What is expected: Rewrite the rows from the line with "Looking at the scene captured here, within" up to and including the last line of the rows, substituting "nearest" for "closest" and changing nothing else. Leave the pictures out.

Stored data:
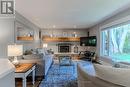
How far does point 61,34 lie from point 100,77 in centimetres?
997

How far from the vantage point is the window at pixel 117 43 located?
19.8ft

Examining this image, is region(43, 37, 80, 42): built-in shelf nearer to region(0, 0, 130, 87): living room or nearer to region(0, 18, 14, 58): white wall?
region(0, 0, 130, 87): living room

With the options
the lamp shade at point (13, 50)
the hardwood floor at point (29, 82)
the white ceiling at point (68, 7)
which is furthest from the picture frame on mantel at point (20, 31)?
the lamp shade at point (13, 50)

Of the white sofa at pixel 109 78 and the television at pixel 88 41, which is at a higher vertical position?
the television at pixel 88 41

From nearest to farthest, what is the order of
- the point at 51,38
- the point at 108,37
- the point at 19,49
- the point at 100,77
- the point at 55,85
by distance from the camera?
the point at 100,77 → the point at 19,49 → the point at 55,85 → the point at 108,37 → the point at 51,38

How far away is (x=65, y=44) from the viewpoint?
1209cm

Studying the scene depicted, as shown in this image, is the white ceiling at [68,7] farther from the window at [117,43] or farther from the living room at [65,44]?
the window at [117,43]

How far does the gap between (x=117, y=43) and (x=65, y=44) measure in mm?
5664

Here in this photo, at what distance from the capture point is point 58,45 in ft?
39.7

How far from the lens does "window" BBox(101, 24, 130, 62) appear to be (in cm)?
603

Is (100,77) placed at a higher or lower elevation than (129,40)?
lower

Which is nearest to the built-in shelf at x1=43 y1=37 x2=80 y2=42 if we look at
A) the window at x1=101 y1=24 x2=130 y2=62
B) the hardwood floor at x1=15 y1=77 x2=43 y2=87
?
the window at x1=101 y1=24 x2=130 y2=62

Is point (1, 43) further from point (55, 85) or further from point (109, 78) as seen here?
point (109, 78)

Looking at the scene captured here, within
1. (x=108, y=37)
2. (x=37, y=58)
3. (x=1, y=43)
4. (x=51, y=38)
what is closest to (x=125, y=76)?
(x=37, y=58)
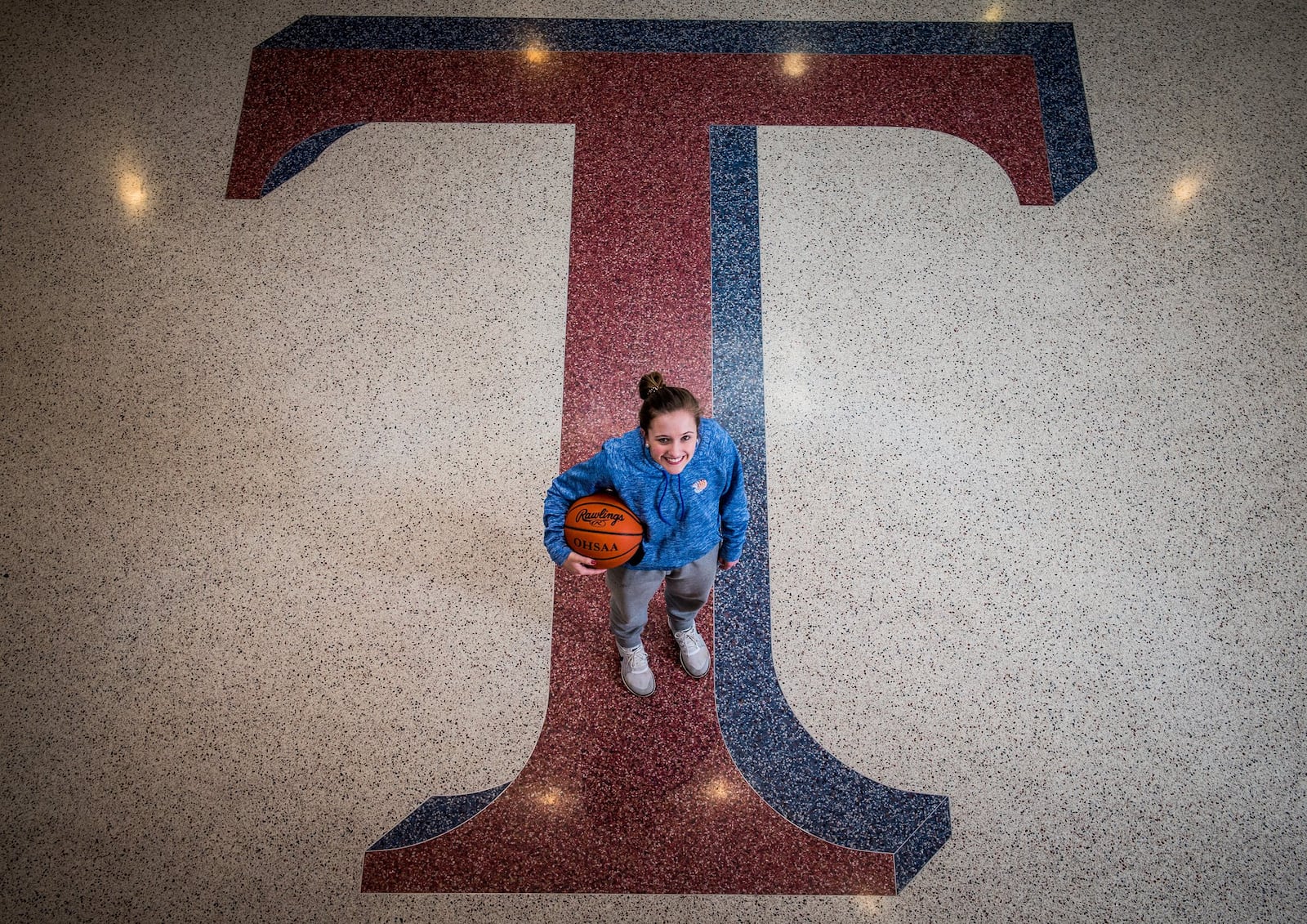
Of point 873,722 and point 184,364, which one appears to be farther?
point 184,364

Correct result:
Looking at the scene captured here, within
1. (x=108, y=37)
2. (x=37, y=58)
3. (x=1, y=43)
4. (x=51, y=38)
what is nearest to (x=125, y=76)?
(x=37, y=58)
Of point 873,722 and point 184,364, which one appears to be farther?
point 184,364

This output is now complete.